Our electronic health record data query strategy was not able to capture data on prior history of anticoagulation prescription or the rationale for why anticoagulation was not prescribed or discontinued. We were unable to discern whether patients were offered thromboprophylaxis to prevent stroke in AF and refused. Furthermore, our analysis is subject to the limitations of coding accuracy and completeness. The generalizability of our results may be limited because the majority of patients (78%) received care at Brigham and Women’s Hospital. Our short 90-day follow-up period may have limited our ability to discern a difference in clinical outcomes between patients who were anticoagulated and those who were not. Deaths, strokes, and bleeding events that occurred at outside facilities may have been missed.
Our findings suggest the presence of an important knowledge gap among providers regarding stroke prevention in AF patients.

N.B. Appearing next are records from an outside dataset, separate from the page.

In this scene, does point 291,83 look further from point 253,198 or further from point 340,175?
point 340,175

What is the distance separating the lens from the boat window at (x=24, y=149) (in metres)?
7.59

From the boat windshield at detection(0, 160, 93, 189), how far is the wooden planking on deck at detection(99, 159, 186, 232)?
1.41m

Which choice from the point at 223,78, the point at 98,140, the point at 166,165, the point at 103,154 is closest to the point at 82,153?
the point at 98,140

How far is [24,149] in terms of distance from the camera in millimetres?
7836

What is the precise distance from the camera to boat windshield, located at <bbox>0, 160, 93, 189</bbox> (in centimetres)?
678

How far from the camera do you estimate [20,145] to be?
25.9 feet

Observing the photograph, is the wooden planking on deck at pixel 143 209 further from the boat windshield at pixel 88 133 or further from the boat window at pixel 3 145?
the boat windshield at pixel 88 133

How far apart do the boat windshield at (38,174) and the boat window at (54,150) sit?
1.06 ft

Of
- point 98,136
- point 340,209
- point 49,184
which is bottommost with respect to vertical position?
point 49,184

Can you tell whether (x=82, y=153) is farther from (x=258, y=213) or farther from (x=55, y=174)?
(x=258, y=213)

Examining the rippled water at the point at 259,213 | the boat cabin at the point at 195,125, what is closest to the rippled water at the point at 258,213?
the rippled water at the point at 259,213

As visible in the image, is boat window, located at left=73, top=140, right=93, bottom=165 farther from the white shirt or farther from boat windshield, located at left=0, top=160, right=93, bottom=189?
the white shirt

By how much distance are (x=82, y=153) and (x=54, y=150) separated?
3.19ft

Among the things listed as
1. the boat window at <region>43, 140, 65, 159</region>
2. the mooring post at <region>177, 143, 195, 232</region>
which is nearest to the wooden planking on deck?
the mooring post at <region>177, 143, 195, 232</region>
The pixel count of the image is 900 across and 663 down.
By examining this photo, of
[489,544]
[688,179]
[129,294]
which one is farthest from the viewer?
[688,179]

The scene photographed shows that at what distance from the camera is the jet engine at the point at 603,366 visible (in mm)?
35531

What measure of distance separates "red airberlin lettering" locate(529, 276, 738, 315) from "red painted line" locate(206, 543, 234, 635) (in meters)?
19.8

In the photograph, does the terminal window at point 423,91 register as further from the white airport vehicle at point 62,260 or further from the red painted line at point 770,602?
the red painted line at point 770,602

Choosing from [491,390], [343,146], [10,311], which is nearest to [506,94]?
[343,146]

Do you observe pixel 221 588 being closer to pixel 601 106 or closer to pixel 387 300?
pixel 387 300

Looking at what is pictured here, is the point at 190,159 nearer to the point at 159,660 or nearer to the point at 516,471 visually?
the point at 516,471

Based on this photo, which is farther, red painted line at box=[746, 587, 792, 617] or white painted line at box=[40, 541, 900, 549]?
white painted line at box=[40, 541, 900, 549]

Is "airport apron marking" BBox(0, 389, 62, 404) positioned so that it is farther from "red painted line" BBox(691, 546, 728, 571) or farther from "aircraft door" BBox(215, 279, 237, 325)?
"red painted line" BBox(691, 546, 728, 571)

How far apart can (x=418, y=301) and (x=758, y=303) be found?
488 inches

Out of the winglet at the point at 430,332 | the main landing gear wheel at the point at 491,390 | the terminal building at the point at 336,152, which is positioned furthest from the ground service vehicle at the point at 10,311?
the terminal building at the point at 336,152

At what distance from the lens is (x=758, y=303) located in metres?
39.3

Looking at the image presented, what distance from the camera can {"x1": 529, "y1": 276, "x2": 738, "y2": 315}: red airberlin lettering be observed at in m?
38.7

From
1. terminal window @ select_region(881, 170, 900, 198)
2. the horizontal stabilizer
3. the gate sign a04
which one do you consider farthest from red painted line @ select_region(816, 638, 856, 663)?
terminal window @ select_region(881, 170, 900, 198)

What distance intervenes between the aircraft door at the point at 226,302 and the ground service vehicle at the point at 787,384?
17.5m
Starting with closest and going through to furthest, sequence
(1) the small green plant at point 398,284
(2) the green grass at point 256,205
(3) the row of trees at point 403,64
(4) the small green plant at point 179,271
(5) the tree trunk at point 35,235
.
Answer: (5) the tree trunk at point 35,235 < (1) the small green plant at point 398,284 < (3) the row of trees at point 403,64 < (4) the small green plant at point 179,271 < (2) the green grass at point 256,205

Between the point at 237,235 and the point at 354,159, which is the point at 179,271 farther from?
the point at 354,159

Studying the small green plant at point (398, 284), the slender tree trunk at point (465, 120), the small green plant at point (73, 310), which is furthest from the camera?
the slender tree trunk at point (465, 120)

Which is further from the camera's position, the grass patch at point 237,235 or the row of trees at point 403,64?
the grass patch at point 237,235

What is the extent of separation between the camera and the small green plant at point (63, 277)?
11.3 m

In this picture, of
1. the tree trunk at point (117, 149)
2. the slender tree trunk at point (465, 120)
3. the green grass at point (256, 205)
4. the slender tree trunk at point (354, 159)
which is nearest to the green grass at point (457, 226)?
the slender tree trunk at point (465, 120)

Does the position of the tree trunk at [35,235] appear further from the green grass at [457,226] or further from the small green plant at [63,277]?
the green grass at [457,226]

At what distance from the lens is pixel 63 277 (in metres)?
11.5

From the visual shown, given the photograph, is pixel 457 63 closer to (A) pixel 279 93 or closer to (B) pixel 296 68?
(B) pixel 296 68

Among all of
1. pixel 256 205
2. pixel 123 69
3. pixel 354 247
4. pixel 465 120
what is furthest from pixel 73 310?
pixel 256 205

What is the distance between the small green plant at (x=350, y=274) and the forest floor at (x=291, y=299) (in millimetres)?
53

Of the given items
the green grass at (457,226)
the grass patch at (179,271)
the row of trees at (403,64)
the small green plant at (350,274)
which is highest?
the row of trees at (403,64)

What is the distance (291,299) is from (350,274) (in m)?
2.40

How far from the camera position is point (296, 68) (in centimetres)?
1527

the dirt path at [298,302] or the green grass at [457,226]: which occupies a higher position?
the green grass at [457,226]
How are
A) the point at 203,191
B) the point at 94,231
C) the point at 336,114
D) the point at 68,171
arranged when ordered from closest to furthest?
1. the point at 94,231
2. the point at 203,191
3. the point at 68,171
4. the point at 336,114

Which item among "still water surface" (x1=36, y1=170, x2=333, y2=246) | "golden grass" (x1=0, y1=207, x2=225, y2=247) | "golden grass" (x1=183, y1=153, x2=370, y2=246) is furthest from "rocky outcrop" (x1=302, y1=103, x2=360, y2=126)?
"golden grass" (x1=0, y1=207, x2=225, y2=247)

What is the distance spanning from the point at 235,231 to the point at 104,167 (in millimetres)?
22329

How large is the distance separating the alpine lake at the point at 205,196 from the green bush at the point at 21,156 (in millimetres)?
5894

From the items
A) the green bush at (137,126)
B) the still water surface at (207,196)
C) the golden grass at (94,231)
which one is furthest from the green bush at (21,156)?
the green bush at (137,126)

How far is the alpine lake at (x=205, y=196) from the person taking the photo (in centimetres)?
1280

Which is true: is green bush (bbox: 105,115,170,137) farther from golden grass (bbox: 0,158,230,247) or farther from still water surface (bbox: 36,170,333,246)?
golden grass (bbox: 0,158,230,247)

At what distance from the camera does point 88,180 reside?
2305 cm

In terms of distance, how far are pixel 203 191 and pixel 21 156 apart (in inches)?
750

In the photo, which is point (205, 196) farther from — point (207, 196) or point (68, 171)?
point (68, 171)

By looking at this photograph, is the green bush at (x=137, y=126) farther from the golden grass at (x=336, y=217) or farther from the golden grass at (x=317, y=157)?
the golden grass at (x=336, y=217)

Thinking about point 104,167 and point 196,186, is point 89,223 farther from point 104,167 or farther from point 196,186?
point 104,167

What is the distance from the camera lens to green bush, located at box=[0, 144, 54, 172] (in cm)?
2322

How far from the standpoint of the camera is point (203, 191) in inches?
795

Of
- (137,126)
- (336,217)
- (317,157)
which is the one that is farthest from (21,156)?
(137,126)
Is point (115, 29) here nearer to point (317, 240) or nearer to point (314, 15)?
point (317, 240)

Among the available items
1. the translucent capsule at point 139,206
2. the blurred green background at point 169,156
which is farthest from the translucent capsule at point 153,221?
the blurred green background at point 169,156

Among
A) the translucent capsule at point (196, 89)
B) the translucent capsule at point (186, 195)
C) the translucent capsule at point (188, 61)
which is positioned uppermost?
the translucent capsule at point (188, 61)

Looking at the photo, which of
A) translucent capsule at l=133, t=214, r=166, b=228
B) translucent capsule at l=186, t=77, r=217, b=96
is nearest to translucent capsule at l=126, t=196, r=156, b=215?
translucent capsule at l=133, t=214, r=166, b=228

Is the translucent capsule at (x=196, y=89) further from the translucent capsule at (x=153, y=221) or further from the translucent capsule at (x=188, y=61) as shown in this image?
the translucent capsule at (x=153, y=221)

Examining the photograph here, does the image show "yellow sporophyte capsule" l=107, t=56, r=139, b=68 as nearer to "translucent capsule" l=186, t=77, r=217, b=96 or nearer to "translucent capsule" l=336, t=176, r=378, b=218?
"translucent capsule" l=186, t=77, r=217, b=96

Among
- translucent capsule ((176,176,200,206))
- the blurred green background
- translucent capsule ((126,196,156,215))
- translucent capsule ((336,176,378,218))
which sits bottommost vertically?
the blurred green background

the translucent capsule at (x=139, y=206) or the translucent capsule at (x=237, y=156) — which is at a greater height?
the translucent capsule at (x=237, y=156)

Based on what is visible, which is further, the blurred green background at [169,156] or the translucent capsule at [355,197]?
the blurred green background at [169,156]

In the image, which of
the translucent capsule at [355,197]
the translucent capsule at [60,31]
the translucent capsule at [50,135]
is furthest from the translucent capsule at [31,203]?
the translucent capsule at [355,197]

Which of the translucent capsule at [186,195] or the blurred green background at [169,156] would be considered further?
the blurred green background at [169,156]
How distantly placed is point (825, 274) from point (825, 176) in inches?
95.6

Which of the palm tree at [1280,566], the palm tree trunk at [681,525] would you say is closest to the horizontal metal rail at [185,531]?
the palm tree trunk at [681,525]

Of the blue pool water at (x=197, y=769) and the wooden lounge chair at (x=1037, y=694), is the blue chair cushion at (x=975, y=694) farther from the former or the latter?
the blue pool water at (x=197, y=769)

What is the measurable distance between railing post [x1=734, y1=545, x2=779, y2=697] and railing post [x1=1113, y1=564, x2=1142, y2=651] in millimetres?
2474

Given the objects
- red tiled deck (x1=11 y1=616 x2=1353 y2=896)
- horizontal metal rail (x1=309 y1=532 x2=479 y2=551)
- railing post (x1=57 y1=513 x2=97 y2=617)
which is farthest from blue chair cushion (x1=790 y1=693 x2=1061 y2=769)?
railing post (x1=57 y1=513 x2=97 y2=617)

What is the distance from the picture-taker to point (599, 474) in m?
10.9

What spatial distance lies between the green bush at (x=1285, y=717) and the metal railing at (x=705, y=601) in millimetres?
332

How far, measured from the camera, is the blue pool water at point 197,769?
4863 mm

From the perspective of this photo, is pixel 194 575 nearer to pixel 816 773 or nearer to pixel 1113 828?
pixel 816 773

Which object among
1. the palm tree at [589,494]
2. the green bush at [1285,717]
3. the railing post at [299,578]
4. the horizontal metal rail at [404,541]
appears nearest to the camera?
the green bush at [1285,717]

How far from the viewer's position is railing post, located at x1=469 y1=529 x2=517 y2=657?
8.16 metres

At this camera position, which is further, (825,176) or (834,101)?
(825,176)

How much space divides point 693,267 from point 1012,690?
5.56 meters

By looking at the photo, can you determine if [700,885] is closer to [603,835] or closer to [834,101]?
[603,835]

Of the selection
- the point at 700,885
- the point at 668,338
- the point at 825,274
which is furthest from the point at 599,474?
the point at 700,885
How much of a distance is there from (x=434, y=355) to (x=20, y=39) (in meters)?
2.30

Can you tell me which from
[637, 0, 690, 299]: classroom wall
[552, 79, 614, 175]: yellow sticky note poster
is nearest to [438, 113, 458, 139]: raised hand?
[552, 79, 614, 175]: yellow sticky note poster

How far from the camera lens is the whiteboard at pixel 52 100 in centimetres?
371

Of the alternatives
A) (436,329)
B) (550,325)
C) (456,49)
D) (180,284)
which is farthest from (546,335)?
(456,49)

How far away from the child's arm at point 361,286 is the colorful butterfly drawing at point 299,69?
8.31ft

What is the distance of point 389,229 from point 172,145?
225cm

Please note: This investigator-initiated study was funded, in part, by an unrestricted research grant from Janssen. The study was designed and led by an Executive Committee (Drs. Piazza, Karipineni, Goldberg, and Goldhaber). The Executive Committee designed the data query strategy and participated in the statistical analysis. Dr. Piazza has received research grant support from Bristol-Myers Squibb, Daiichi-Sankyo, the Thrombosis Research Institute, and Janssen; and has received consulting fees from Merck. Dr. Goldberg has served on the scientific advisory board of Clearsense. Dr. Goldhaber has received research grant support from Boehringer Ingelheim, Bristol-Myers Squibb, Daiichi-Sankyo, the Thrombosis Research Institute, and Janssen; and has received consulting fees from Bayer, Boehringer Ingelheim, Bristol-Myers Squibb, Daiichi-Sankyo, Eisai, Merck, and Portola. All other authors have reported that they have no relationships relevant to the contents of this paper to disclose.